Shan Yu,Zhenting Zhu,Yu Chen,Hanchen Xu,Pengzhan Zhao,Yang Wang,Arthi Padmanabhan,Hugo Latapie,Harry Xu
Abstract:Video analytics is widely used in contemporary systems and services. At the forefront of video analytics are video queries that users develop to find objects of particular interest. Building upon the insight that video objects (e.g., human, animals, cars, etc.), the center of video analytics, are similar in spirit to objects modeled by traditional object-oriented languages, we propose to develop an object-oriented approach to video analytics. This approach, named VQPy, consists of a frontend$\unicode{x2015}$a Python variant with constructs that make it easy for users to express video objects and their interactions$\unicode{x2015}$as well as an extensible backend that can automatically construct and optimize pipelines based on video objects. We have implemented and open-sourced VQPy, which has been productized in Cisco as part of its DeepVision framework.

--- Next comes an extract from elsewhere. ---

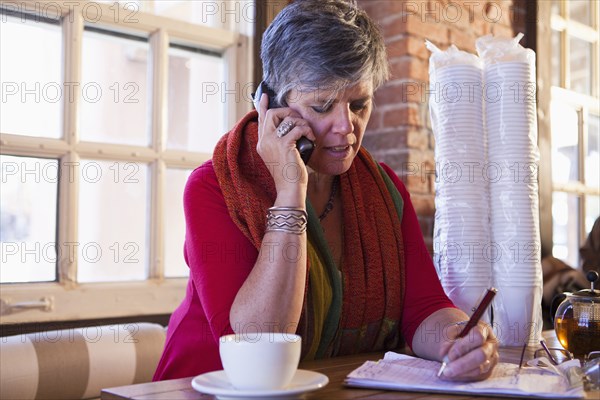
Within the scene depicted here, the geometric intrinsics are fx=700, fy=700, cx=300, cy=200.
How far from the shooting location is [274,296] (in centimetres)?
119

Computer Vision and Pattern Recognition,Artificial Intelligence,Computation and Language,Machine Learning
What problem does this paper attempt to address?
The paper proposes a solution to the problem of complex queries in modern video analysis. With the popularity of surveillance cameras and online video platforms, a large amount of video data emerges, and intelligent analysis of these data is essential for various applications such as enhanced security in smart cities, optimized traffic management, and autonomous driving. Video querying is the core of video analysis, where users search for objects or events of specific interests, such as traffic violations or suspicious activities.
The current methods for handling video queries mainly include manually constructing pipelines, using SQL-like languages, and multi-modal language models. These methods have their limitations, such as the high labor intensity and error-prone nature of manually constructing pipelines, SQL-like frameworks not being adept at handling object-based video queries, and multi-modal language models being unsuitable for real-time or time-sensitive applications.
The main observation of the paper is that video queries focus on objects in the videos (such as people, animals, vehicles, etc.) and their spatial and temporal interactions, and existing technologies lack object-based abstractions, making it difficult to describe and optimize complex queries. The key insight of the paper is that video objects share essential similarities with objects in traditional object-oriented programming languages. Therefore, creating a query framework based on video objects can simplify the writing of complex queries and allow optimizations at the object level to improve query performance.
To this end, the paper introduces VQPy, a variant of Python, designed specifically for expressing video objects and their interactions in a user-friendly manner. The VQPy front-end uses an object-oriented approach to represent video objects and interactions, while the back-end is based on an object-centric data model that automatically constructs and optimizes pipelines. Furthermore, VQPy provides an extensible optimization framework that can easily integrate various query optimizations.
The paper demonstrates the effectiveness of VQPy through evaluations of 14 queries and 5 real-world surveillance video stream datasets, showing an average speed improvement of 10 times compared to existing systems without sacrificing accuracy. VQPy is open-source and has been productized in Cisco's DeepVision framework.